Earth Day: What could you do for our planet and the community resiliency?
On Earth Day David Schreiner from 100Resilientcities focus his attention on what individuals can do to reduce their negative impact on the planet and protect the environment by changing their habits.
By 2050 – as the Stockholm Resilience Centre said in this report – two-thirds of the world’s population will live in cities. Despite being over 40 years old, Earth Day – celebrated on April 22 – and its emphasis on an individual’s impact are still relevant to city dwellers today. Cities and the actions of the people who live in them have a significant impact on the health of the environment, both beneficial and harmful. Cities are changing local and global weather patterns, the latter due to the heat island effect, and are producing most of the world’s waste and pollution. But cities, especially denser cities, promise a number of environmental benefits, including lower carbon emissions and decreasing the need for developments on existing greenspace.
Cities themselves are not removed from the global environment. Climate change trends have an obvious and dramatic impact on cities, and the natural environment is an intrinsic, positive aspect of urban life. For example, Cities are even homes to animals many think of as wild.
When cities prioritize the environment in their resilience building efforts, it can have a variety of benefits. For example, many cities are planting more trees and installing more green space to improve quality of life. Melbourne is already implementing a plan to reduce temperatures in the city with policies like planting more trees, improving water management to keep rainwater in and under the city, and changing the way streets and public space are designed.

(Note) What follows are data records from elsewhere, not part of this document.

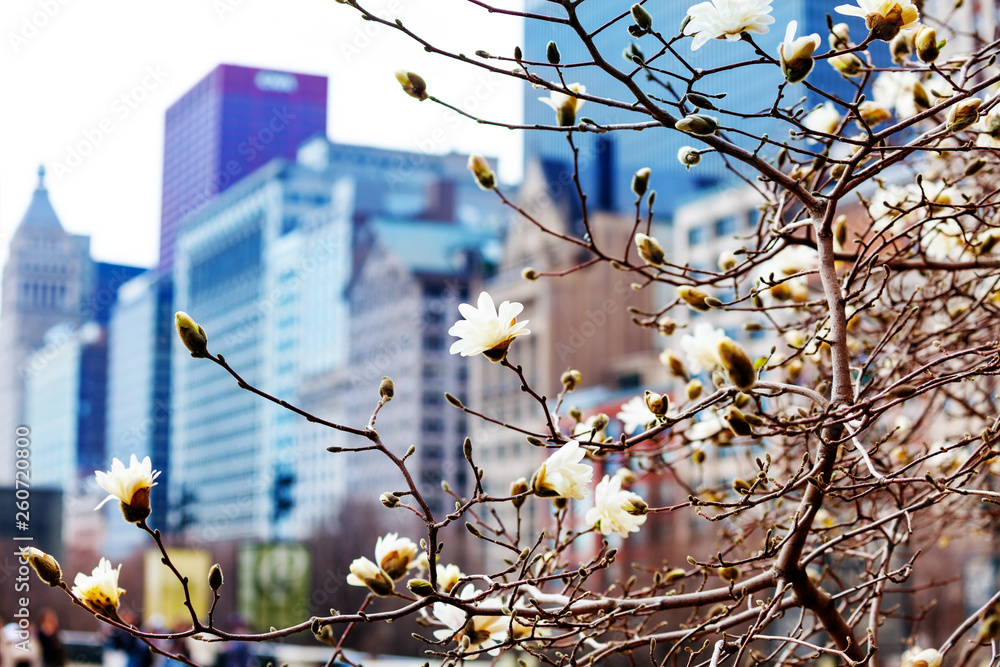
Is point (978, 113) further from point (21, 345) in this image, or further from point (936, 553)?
point (21, 345)

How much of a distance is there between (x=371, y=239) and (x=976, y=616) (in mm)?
56344

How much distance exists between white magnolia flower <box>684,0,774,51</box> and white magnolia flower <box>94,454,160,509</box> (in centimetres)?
98

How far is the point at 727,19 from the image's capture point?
1447mm

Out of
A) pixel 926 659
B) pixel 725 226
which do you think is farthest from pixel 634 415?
pixel 725 226

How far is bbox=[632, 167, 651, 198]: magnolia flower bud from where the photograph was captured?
1.91m

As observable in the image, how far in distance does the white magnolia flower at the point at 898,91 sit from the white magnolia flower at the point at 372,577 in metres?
1.53

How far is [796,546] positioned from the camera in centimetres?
152

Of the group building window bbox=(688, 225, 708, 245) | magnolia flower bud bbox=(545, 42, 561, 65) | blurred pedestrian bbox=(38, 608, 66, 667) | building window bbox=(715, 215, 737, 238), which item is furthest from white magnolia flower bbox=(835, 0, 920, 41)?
building window bbox=(688, 225, 708, 245)

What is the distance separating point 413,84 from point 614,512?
2.47 ft

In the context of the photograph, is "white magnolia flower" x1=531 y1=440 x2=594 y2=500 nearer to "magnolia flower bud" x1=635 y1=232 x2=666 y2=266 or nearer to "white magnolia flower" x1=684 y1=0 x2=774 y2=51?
"magnolia flower bud" x1=635 y1=232 x2=666 y2=266

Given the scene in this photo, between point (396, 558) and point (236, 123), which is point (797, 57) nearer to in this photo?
point (396, 558)

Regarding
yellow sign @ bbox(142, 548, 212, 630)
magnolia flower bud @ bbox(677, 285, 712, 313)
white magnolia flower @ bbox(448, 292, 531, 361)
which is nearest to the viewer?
white magnolia flower @ bbox(448, 292, 531, 361)

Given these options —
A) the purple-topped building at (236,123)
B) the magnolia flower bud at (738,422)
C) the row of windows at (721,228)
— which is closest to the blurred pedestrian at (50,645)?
the magnolia flower bud at (738,422)

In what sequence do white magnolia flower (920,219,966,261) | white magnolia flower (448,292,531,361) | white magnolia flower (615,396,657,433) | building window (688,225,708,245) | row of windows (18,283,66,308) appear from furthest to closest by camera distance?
1. row of windows (18,283,66,308)
2. building window (688,225,708,245)
3. white magnolia flower (920,219,966,261)
4. white magnolia flower (615,396,657,433)
5. white magnolia flower (448,292,531,361)
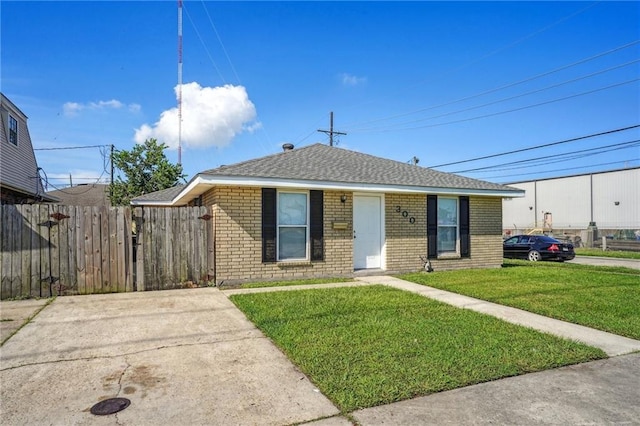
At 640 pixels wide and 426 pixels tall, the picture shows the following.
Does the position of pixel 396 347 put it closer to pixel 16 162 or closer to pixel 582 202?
pixel 16 162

In each of these examples, cities consider their inhabitants and ask them to do things differently – protect green spaces, participate in a range of heat-reducing activities – and to benefit from these changes at the same time, all to the benefit of the urban and the global environment. Earth Day was founded to raise public consciousness about how human decisions impact the environment. Cities are one of the biggest conduits of those decisions. Earth Day is a perfect opportunity to drive home how urbanites can integrate being mindful of the environment into their daily lives and make a difference in their city and the world.